Sadly, I’m drawing a blank here.

There’s an unspoken line between what’s okay for heroines versus heroes. Heroines, for example, do not get a story that starts when they’re 11 years old and progresses through the next seven years of their life, to culminate in them defeating a genocidal maniac. But seriously, how cool would something like Hattie Potter and the Philosopher’s Stone have been? (And yes, I’m using the British “Philosopher’s Stone,” because we all know that American publishers would have gone back and said, “Hey, we’re changing the name of the book… and your heroine’s a dude now because that sells better.” I’m at least giving the British ones the benefit of the doubt. /cynicism)

Far from the elusive 11-years-old starting point, most of the “strong heroine” books I can think of start with a heroine in the 14- to 16-years-old range. And we all know why.
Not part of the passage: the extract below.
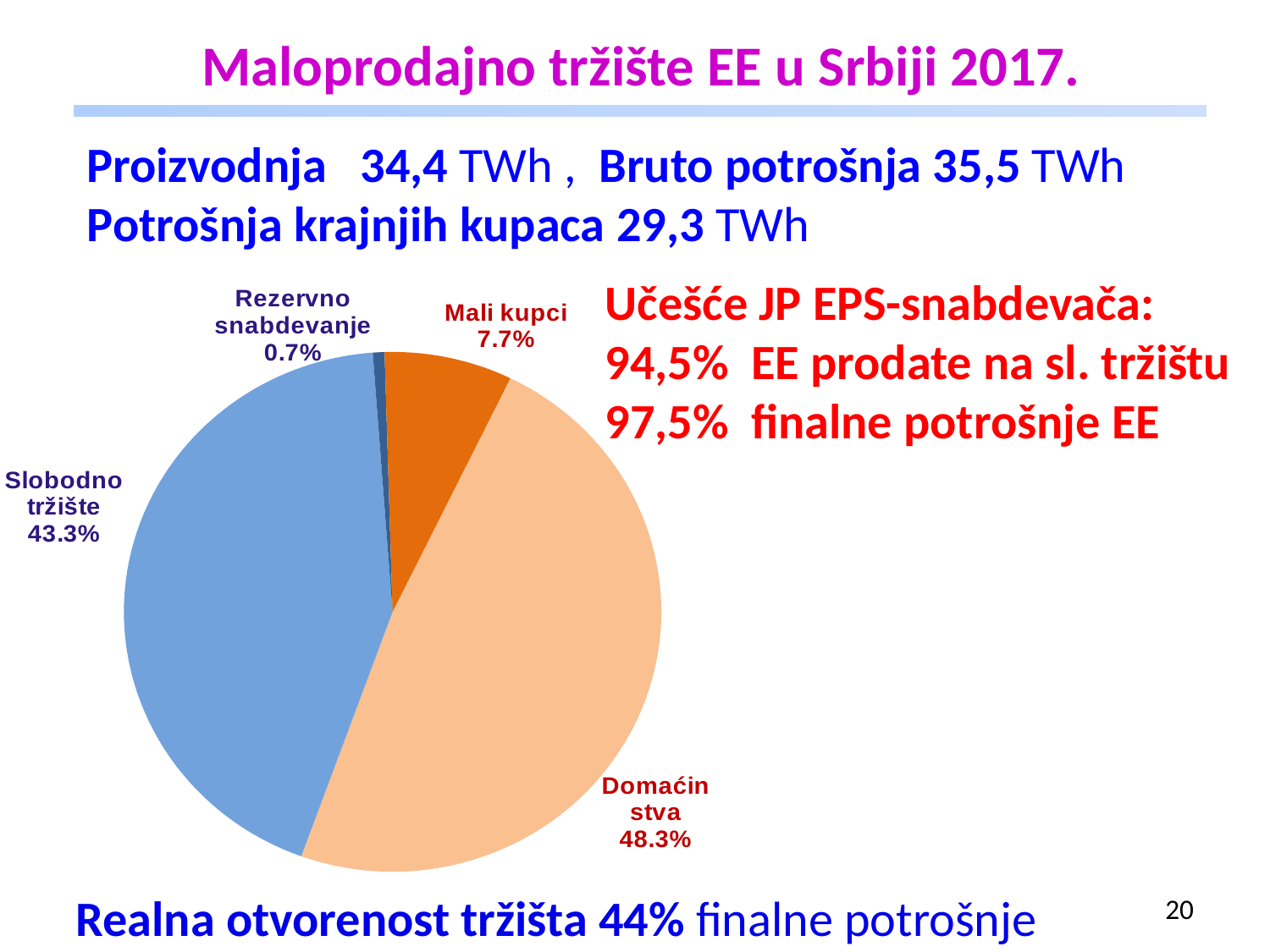
What is the value shown for Rezervno snabdevanje? 0.7% Which slice of the pie chart is the largest? Domaćinstva What share of the pie does Domaćinstva have? 48.3% What type of chart is shown on the slide? pie chart What is the difference between the shares of Mali kupci and Rezervno snabdevanje? 7.0% Which slice of the pie chart is the smallest? Rezervno snabdevanje What is the value shown for Mali kupci? 7.7% How many slices does the pie chart have? 4 What is the title of the slide containing the pie chart? Maloprodajno tržište EE u Srbiji 2017. Which is larger, Mali kupci or Rezervno snabdevanje? Mali kupci What share of the pie does Slobodno tržište have? 43.3% What is the difference between the shares of Domaćinstva and Slobodno tržište? 5.0%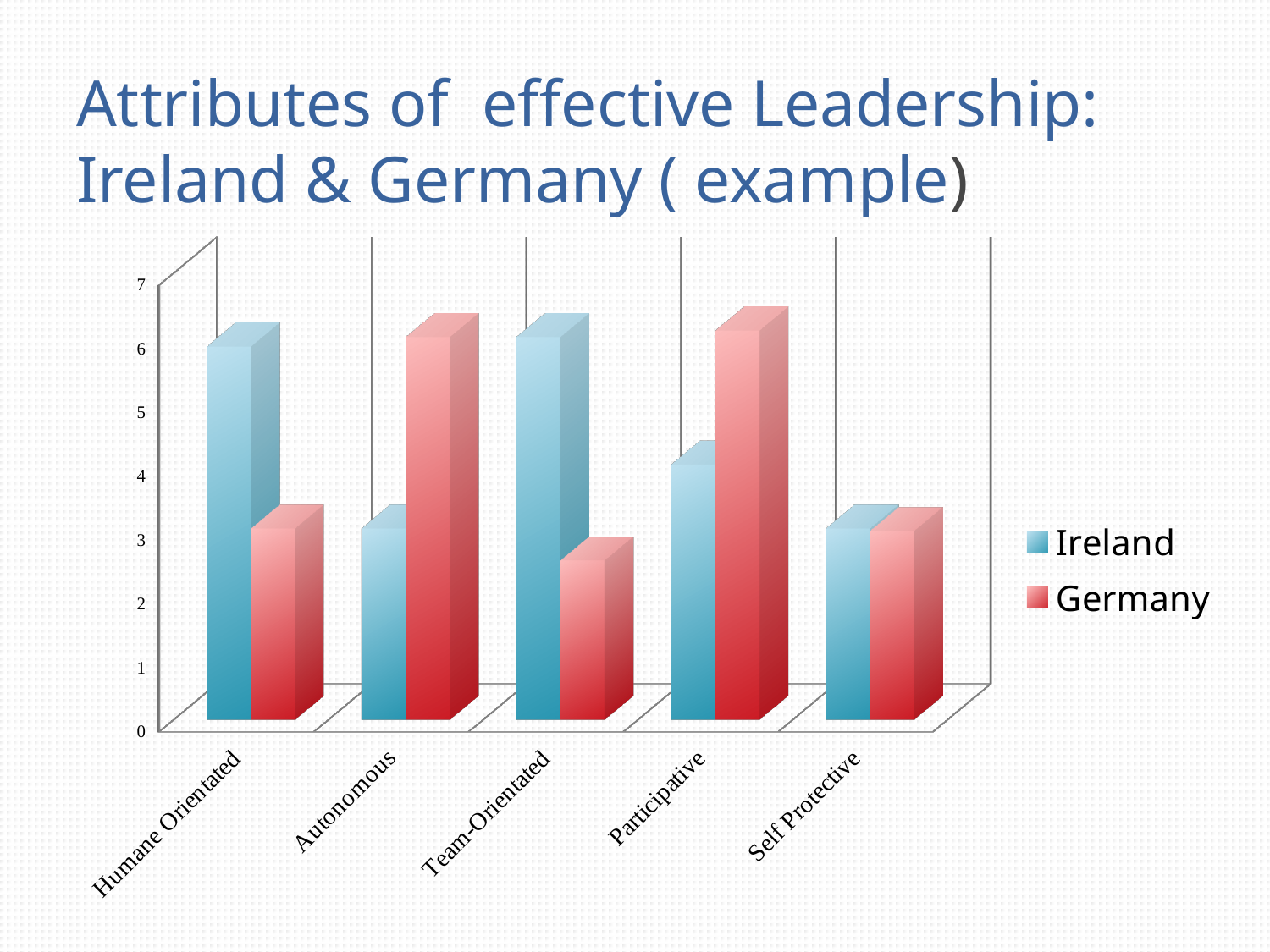
Which colour represents Germany in the chart? red Is the value for Germany on Team-Orientated greater or less than 4? less For Participative, which country has the larger value, Ireland or Germany? Germany For Humane Orientated, which country has the larger value, Ireland or Germany? Ireland How many series does the legend list? 2 Which two countries are listed in the legend? Ireland and Germany How many leadership attribute categories are shown on the x axis? 5 What kind of chart is shown on the slide? bar chart Is the value for Ireland on Humane Orientated greater or less than 5? greater For Team-Orientated, which country has the larger value, Ireland or Germany? Ireland Is the value for Ireland on Autonomous greater or less than 5? less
“Oooooooh! Who’s her love interest?”

When I think “Bildungsromans with girls,” I think of Anne of Green GablesPollyanna, and other such fare. Domestic plots, easily won-over “villains,” muted love possibilities that will grow through sequels as the heroine gets old enough to be paired off, and so forth. These are wonderful books, but they’re also very tame.

Where’s the adventure for a female protagonist? Are there fantasy Bildungsromans that feature girls? Yes, they exist. They maybe don’t get as much attention as boy-as-main-character books do, and there are often some weird dynamics that wouldn’t necessarily work if genders were swapped. Like girls growing up to marry centuries-old fairy-types. (Boys growing up to marry centuries-old fairy-types kind of gets the side-eye from society, don’cha know? But I cringe a little when either gender marries a centuries-old fairy-type, to be honest. Can you imagine the culture shock in that marriage?)

This is a conundrum I’m still kind of muddling through. I have a rule that if someone sees a gap in the spectrum of literature, it’s that someone’s responsibility to fill it. This allows me to fob off other people’s writing projects—(what’s with the whole, “Oh, you’re a writer? I have a book idea that you should write for me” mentality in some people, anyway?)—but at the same time, looking at all the projects on my plate, I’m not so sure I can take up this banner at the moment.

(Which means, of course, that I’m already fiddling around with it in the back of my head.)

I’m at least happy to start the conversation. What values do we place on our heroines vs. our heroes? What restrictions? And why do we do it?

“Why” is the most important question of all. It always points to truth, if you dig deep enough.